===== Dataset records =====

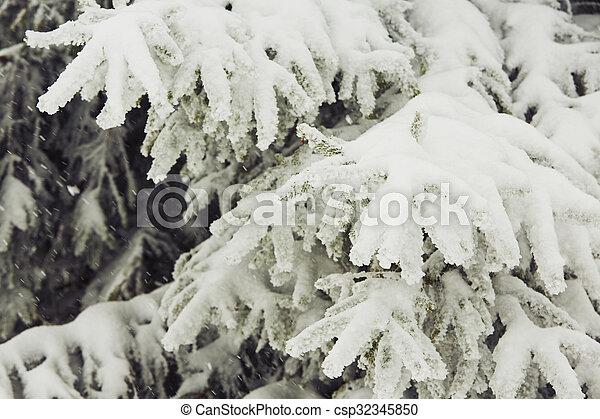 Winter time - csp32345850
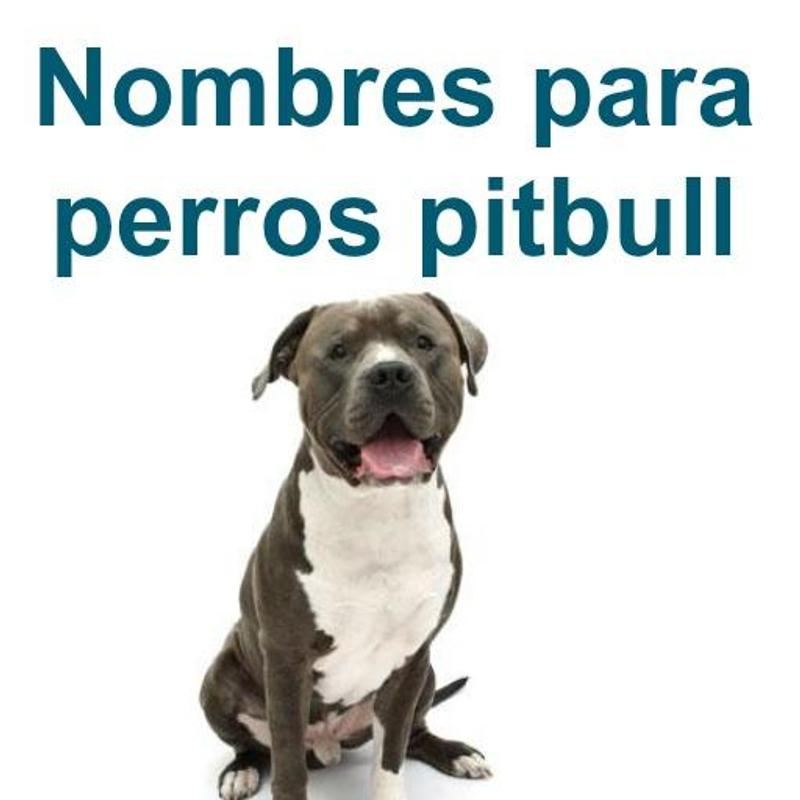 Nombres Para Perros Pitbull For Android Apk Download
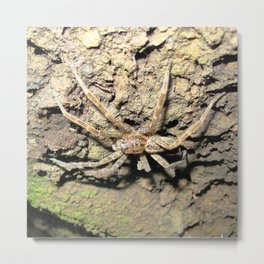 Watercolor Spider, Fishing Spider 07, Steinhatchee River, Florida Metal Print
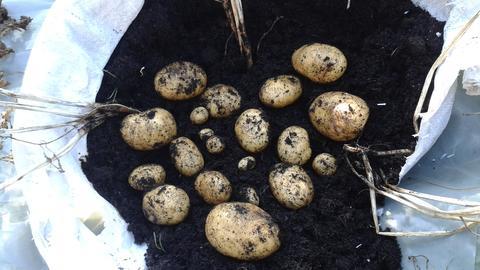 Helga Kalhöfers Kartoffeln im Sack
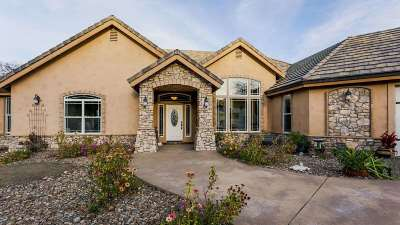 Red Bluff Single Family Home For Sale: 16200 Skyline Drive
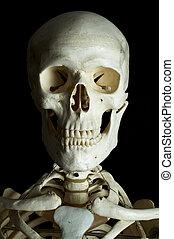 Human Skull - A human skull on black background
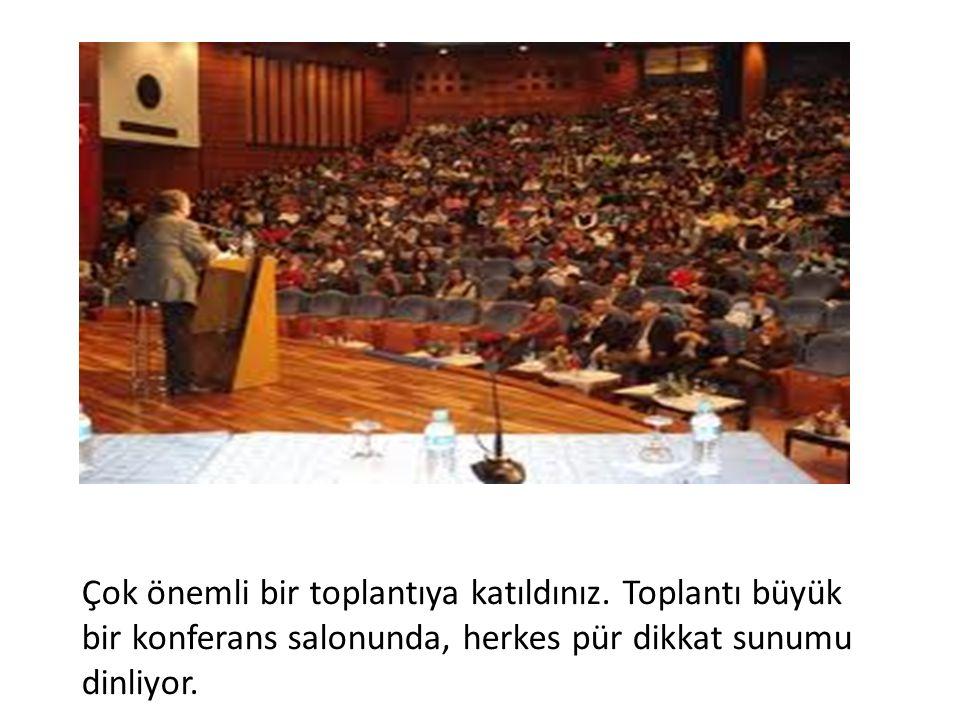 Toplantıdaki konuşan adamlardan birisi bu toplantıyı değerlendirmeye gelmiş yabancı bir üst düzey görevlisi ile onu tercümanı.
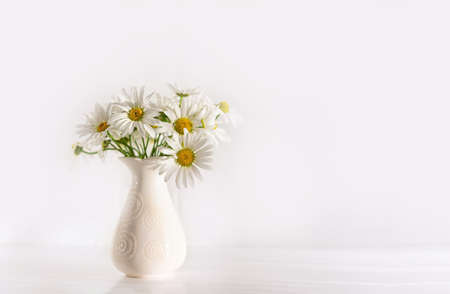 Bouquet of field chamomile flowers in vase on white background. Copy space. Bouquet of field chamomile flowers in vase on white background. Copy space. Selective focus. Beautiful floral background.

=====

> [Assignment]
Set down word for word every line from the one containing "Nombres Para Perros" through the last line of the records above, both ends included. Leave out the pictures.

> [Expected output]
 Nombres Para Perros Pitbull For Android Apk Download
 Watercolor Spider, Fishing Spider 07, Steinhatchee River, Florida Metal Print
 Helga Kalhöfers Kartoffeln im Sack
 Red Bluff Single Family Home For Sale: 16200 Skyline Drive
 Human Skull - A human skull on black background
 Toplantıdaki konuşan adamlardan birisi bu toplantıyı değerlendirmeye gelmiş yabancı bir üst düzey görevlisi ile onu tercümanı.
 Bouquet of field chamomile flowers in vase on white background. Copy space. Bouquet of field chamomile flowers in vase on white background. Copy space. Selective focus. Beautiful floral background.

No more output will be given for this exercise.